Task to carry out
Rewrite the records from their beginning through the line containing "3. point 55,40", replacing "optical center" with "camera" and leaving all else unchanged. Omit the pictures from your answer.

>> begin Material for the task

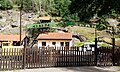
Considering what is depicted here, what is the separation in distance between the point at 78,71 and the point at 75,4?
483 centimetres

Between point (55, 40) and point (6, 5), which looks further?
point (6, 5)

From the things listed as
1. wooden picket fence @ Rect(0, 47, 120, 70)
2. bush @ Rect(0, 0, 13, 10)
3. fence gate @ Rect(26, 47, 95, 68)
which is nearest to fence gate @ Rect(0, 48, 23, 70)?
wooden picket fence @ Rect(0, 47, 120, 70)

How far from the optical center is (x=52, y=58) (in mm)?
17172

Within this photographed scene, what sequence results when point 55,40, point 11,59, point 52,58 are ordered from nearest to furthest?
1. point 11,59
2. point 52,58
3. point 55,40

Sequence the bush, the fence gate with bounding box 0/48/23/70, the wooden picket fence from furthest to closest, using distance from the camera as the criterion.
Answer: the bush → the wooden picket fence → the fence gate with bounding box 0/48/23/70

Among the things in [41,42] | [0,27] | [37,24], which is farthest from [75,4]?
[0,27]

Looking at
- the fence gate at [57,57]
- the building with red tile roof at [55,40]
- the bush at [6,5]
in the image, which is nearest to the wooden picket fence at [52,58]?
the fence gate at [57,57]

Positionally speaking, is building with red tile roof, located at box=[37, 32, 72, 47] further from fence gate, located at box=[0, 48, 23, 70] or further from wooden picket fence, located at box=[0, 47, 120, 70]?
fence gate, located at box=[0, 48, 23, 70]

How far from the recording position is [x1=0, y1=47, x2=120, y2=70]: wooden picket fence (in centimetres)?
1598

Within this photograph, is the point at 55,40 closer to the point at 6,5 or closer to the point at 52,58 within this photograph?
the point at 6,5

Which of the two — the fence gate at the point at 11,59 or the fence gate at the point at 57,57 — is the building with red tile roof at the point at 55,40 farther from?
the fence gate at the point at 11,59

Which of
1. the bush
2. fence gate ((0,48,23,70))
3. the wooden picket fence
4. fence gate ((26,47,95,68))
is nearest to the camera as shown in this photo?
fence gate ((0,48,23,70))

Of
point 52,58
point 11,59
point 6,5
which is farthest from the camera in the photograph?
point 6,5

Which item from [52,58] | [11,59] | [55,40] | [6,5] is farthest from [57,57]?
[6,5]
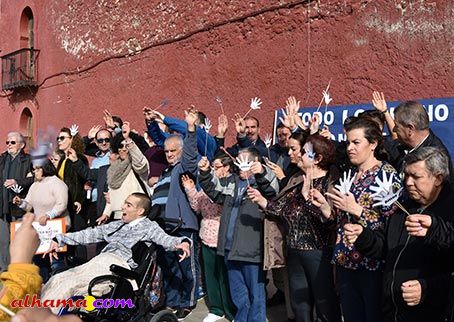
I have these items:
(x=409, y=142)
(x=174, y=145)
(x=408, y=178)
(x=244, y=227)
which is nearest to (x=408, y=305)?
(x=408, y=178)

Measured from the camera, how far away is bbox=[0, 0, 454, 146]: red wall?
6.55 m

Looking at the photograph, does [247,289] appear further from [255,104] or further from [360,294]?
[255,104]

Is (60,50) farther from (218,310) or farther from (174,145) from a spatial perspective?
(218,310)

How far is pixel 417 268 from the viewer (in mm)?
3197

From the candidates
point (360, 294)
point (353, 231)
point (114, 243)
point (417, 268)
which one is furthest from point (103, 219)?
point (417, 268)

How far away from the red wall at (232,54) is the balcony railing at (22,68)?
0.67 metres

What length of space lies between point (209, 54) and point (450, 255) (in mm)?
7360

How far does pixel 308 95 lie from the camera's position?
7758mm

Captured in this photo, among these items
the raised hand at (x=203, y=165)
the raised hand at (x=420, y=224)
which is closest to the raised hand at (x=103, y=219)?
the raised hand at (x=203, y=165)

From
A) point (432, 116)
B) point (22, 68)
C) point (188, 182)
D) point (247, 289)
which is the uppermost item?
point (22, 68)

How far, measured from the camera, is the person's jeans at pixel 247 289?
5.31 m

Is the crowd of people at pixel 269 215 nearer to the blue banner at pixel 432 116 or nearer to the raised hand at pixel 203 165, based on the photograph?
the raised hand at pixel 203 165

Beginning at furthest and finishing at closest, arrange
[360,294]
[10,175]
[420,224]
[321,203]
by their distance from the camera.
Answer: [10,175] < [321,203] < [360,294] < [420,224]

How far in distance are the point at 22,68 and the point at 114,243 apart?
46.4 ft
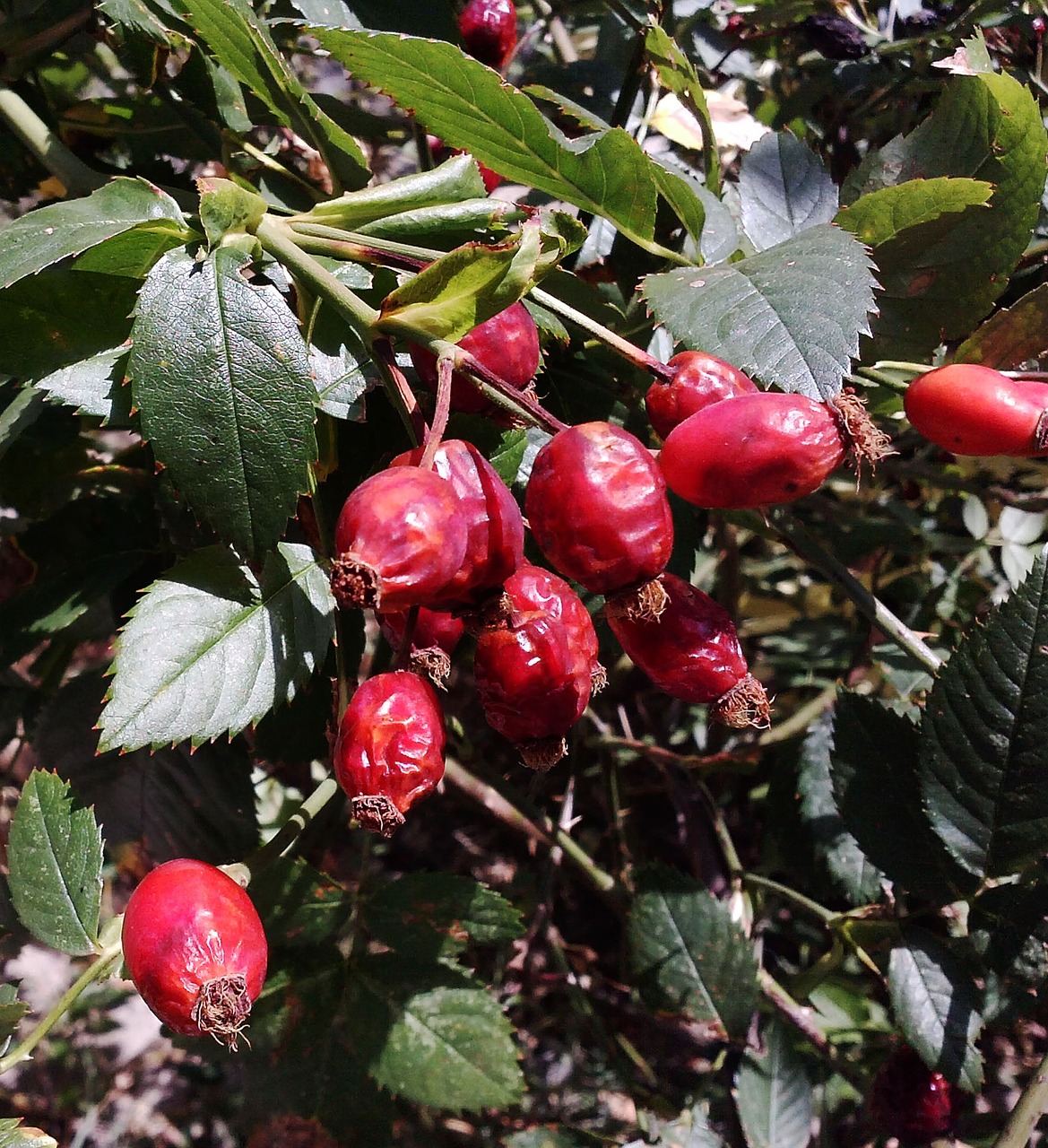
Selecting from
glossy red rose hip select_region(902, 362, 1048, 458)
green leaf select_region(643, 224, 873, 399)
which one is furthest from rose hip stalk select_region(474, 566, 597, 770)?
glossy red rose hip select_region(902, 362, 1048, 458)

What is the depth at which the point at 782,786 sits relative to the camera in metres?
1.83

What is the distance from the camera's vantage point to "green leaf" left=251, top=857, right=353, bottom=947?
54.4 inches

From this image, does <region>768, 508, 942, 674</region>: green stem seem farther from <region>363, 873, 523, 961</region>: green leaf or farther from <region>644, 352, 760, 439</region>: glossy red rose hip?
<region>363, 873, 523, 961</region>: green leaf

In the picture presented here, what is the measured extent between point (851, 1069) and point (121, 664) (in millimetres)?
1458

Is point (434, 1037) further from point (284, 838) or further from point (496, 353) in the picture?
point (496, 353)

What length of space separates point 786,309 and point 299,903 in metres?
1.09

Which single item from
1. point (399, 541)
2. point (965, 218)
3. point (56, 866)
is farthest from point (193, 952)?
point (965, 218)

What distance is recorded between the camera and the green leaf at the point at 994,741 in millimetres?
1227

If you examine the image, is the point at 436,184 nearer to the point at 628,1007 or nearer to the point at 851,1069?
the point at 851,1069

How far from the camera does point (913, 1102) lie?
1.43 meters

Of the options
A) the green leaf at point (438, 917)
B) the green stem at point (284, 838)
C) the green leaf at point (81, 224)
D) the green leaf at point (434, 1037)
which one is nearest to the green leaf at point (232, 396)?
the green leaf at point (81, 224)

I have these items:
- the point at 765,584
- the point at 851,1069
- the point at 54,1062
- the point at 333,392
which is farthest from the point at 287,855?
the point at 54,1062

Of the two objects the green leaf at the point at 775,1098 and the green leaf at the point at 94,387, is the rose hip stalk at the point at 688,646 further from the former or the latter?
the green leaf at the point at 775,1098

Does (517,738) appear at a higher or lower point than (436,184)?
lower
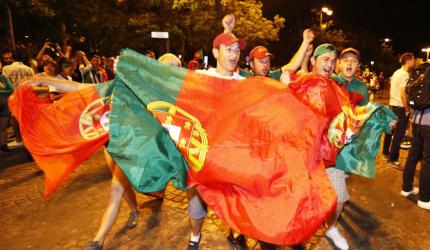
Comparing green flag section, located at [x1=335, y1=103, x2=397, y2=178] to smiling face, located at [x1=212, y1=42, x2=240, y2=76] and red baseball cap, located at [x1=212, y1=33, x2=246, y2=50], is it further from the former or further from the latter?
red baseball cap, located at [x1=212, y1=33, x2=246, y2=50]

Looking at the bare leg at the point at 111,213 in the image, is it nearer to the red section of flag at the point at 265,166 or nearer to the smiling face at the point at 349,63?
the red section of flag at the point at 265,166

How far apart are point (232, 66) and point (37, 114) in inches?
82.4

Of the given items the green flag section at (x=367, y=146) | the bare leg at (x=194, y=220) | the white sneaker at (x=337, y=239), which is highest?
the green flag section at (x=367, y=146)

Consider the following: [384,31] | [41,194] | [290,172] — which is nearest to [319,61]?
[290,172]

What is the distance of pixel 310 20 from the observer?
163 feet

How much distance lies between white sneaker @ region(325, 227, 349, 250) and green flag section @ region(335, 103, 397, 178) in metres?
0.75

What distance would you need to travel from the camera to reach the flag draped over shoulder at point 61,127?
3.33 metres

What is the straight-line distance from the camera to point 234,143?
2.78 meters

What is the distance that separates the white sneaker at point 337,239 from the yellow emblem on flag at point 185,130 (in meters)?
1.95

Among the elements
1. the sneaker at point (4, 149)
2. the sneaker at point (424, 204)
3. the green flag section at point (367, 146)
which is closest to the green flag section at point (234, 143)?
the green flag section at point (367, 146)

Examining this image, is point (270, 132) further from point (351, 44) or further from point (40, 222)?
point (351, 44)

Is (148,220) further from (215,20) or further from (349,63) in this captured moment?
(215,20)

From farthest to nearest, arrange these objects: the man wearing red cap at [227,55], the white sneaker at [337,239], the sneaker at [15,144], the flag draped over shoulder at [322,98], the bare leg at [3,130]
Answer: the sneaker at [15,144] < the bare leg at [3,130] < the white sneaker at [337,239] < the man wearing red cap at [227,55] < the flag draped over shoulder at [322,98]

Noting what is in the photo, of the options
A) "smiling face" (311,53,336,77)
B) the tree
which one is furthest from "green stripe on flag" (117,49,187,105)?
the tree
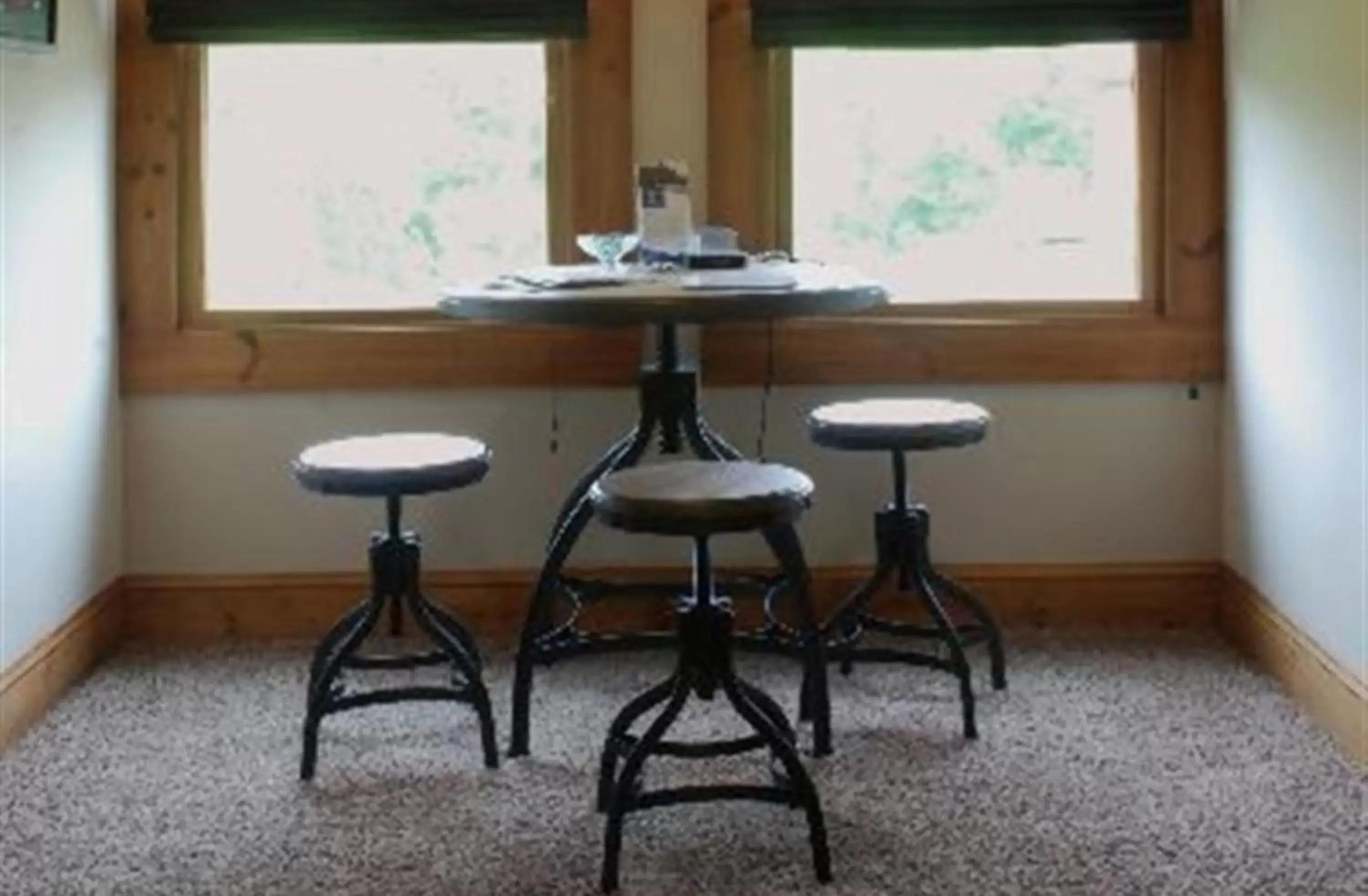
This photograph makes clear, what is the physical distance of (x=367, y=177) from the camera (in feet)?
14.4

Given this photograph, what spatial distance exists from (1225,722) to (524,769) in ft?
4.36

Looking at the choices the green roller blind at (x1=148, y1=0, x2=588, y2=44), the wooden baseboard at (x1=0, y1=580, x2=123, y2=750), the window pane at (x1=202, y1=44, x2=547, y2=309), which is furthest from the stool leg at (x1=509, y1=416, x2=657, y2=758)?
the green roller blind at (x1=148, y1=0, x2=588, y2=44)

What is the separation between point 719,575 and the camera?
4.19m

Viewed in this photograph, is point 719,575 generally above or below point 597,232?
below

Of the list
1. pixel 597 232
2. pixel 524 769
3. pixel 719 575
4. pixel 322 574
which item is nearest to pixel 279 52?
pixel 597 232

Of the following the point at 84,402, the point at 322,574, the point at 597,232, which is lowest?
the point at 322,574

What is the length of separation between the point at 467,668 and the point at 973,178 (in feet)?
5.76

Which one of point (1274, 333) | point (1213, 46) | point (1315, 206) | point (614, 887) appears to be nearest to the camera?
point (614, 887)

>> end Material for the task

Exercise solution
Considering what is depicted here, what is the separation in distance between the point at 78,71 and the point at 75,4?
483 centimetres

Between point (55, 40) and point (6, 5), which looks further?
point (6, 5)

From the things listed as
1. wooden picket fence @ Rect(0, 47, 120, 70)
2. bush @ Rect(0, 0, 13, 10)
3. fence gate @ Rect(26, 47, 95, 68)
which is nearest to fence gate @ Rect(0, 48, 23, 70)?
wooden picket fence @ Rect(0, 47, 120, 70)

How far from the camera is (x=52, y=58) (in mm)?
17172

Within this photographed scene, what sequence results when point 55,40, point 11,59, point 52,58 are ordered from nearest to furthest?
1. point 11,59
2. point 52,58
3. point 55,40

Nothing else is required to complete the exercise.